**EXERCISE AIM**
According to the harness racing text, why did Goliath Bayama become known as "The Monster from Montreal"? Answer in one to three sentences.

**TEXT PROVIDED**
[START]

Between 2013 and 2022, Richard Moreau was named Trainer of the Year at the O’Brien Awards, and has been the leading trainer at Woodbine Mohawk Park on multiple occasions. He has reached the million-dollar earnings threshold every year since 2000 and he has surpassed $4 million five times. Late in 2023, Moreau won his 7,000th career race, becoming only the third trainer in North America to achieve that milestone. He currently leads all trainers in the country for Canadian racing wins. Among the O’Brien Award winners he has trained are Sandbetweenurtoes, Jimmy Freight, Fashion Frenzie, Wheels On Fire, Gaines Hanover and Grandma Heidi.
The Standardbred Veteran Category ballot for 2024 includes two men known primarily as drivers, Ross “Cowboy” Curran and James “Roach” MacGregor, as well as pacing stallion Goliath Bayama.
Ross Curran was known for his raw talent and ability to handle hard to manage horses in a way no one else did. He raced at numerous tracks across Ontario and in the United States. ‘Cowboy’ Curran was the leading dash winner from 1964 to 1973 in Ontario and had an average winning percentage of .317 over a 10-year period. He was rated the second and third best driver in North America from his performance in those years. In his 8,686 starts, he finished in the top three almost 50 per cent of the time on his universal driver rating system stats. He drove 1,711 recorded winners and had more than $2.7 million in recorded lifetime earnings. Curran was inducted in the Sportsman Hall of Fame in Smiths Falls, Ont. in 1988 and he was given the Living Legend Award by the Ontario Harness Horse Association in 2009. He had proven successful partnerships with horses like JJs Tequila and owners such as John Grant. He was also known not only for his driving ability but he was one of the top trainers as well.
Bred by Bayama Farms Inc. of Lachute, Que., Goliath Bayama (p, 5, 1:48.1s; $1,509,163) became known as "The Monster from Montreal" after his thrilling wins in the Breeders Crown and U.S. Pacing Championship at The Meadowlands. He recorded 25 wins in 74 career starts giving driver Sylvain Filion his first opportunity in million-dollar races. Goliath Bayama finished second by a length to The Panderosa in the North America Cup in 1999 and was fourth in the Meadowlands Pace. Goliath Bayama is the fastest pacer in the history of Blue Bonnets, winning in 1:48.1s in an Invitational in August 2001. As a stallion, the Abercrombie son sired 181 foals with total earnings of $7,487,883.
James “Roach" MacGregor started his career at Charlottetown Driving Park as a youngster, and by age 15, would be training at the local racetrack. From meagre beginnings, MacGregor gradually acquired a sizable public stable. As a 19-year-old, he drove Josedale Clipper to "Maritime Horse of the Year" honours, and soon was asked to accompany legendary Joe O'Brien to Foxboro, Massachusetts as trainer. Regarded by many as the Maritimes’ finest trainer-driver of his era, MacGregor would compile an amazing list of records and achievements over the next five decades, winning virtually every major stakes in the Maritime region and setting numerous stakes and track records at Quebec City, Blue Bonnets, Summerside and Sackville Downs in 1955 with Bay State Pat, a horse MacGregor switched from the trot to the pace. By 1954, his second season on the pace, MacGregor steered Bay State Pat to the winner's circle in 17 consecutive dashes, setting four track records along the way. The rags-to-riches saga of the "Maritime Diesel," would eventually lead to the induction of Bay State Pat in the Canadian Horse Racing Hall of Fame in 1983.

[END]

**SOURCE MATERIAL**
[START]

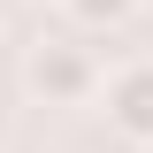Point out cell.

[END]

**WRITTEN ANSWER**
Goliath Bayama became known as "The Monster from Montreal" after his thrilling wins in the Breeders Crown and the U.S. Pacing Championship at The Meadowlands.